-- EXCERPTED DATA --
⟨

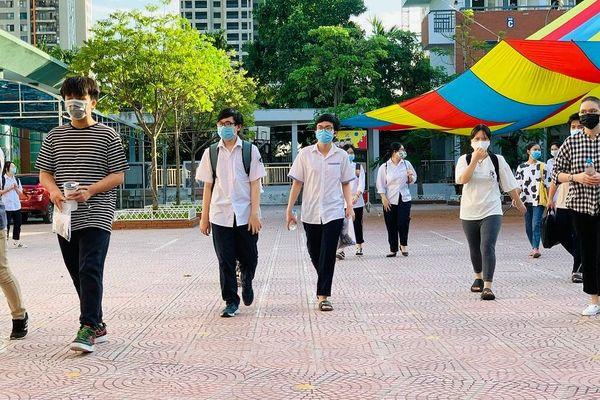 Lắng đọng kỳ thi vào lớp 10 chuyên tại Hà Nội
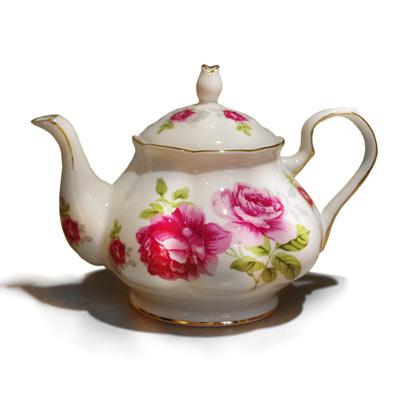【秘密花園】南瓜瓷壺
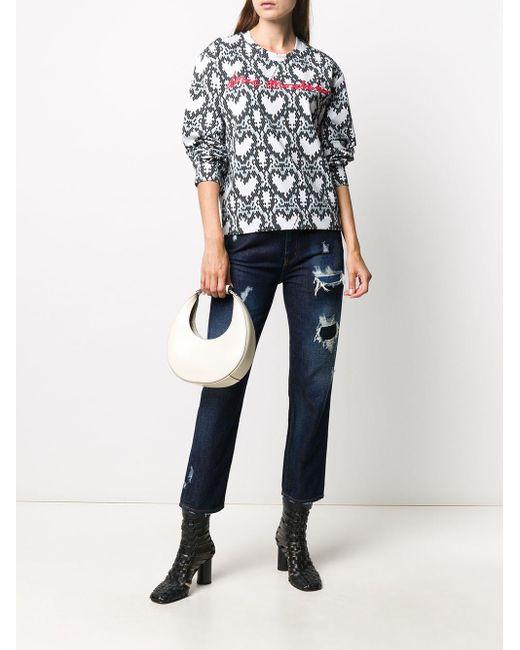 Love Moschino ハートロゴ スウェットシャツ Gray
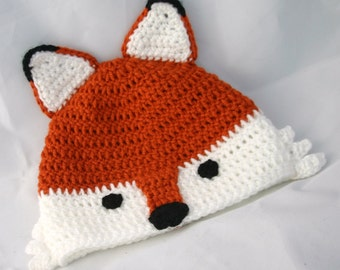 Friendly Fox Hat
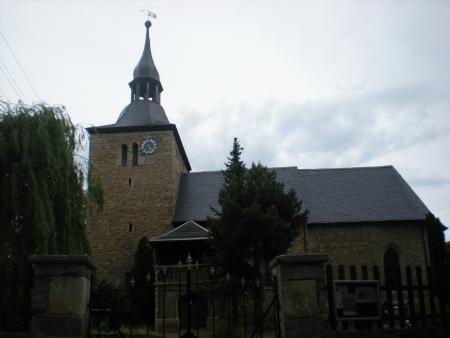 Kirche St. Peter und Paul zu Oberbösa.JPG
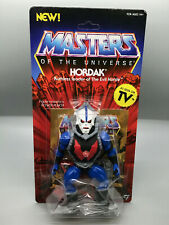 Super7 MOTU Filmation Retro Hordak Masters Of The Universe Sealed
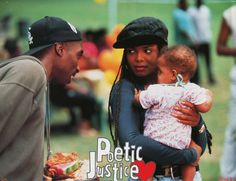 One of my fav movies! Tupac Shakur, 2pac, Senegalese Twist Styles, Tupac Art, African Love, Rap Wallpaper, Hip Hop And R&b, Braided Hairstyles For Wedding, Poetic Justice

⟩

-- PROBLEM DETAILS --
Transcribe each entry exactly, pictures excluded.

-- WRITTEN RESPONSE --
 Lắng đọng kỳ thi vào lớp 10 chuyên tại Hà Nội
【秘密花園】南瓜瓷壺
 Love Moschino ハートロゴ スウェットシャツ Gray
 Friendly Fox Hat
 Kirche St. Peter und Paul zu Oberbösa.JPG
 Super7 MOTU Filmation Retro Hordak Masters Of The Universe Sealed
 One of my fav movies! Tupac Shakur, 2pac, Senegalese Twist Styles, Tupac Art, African Love, Rap Wallpaper, Hip Hop And R&b, Braided Hairstyles For Wedding, Poetic Justice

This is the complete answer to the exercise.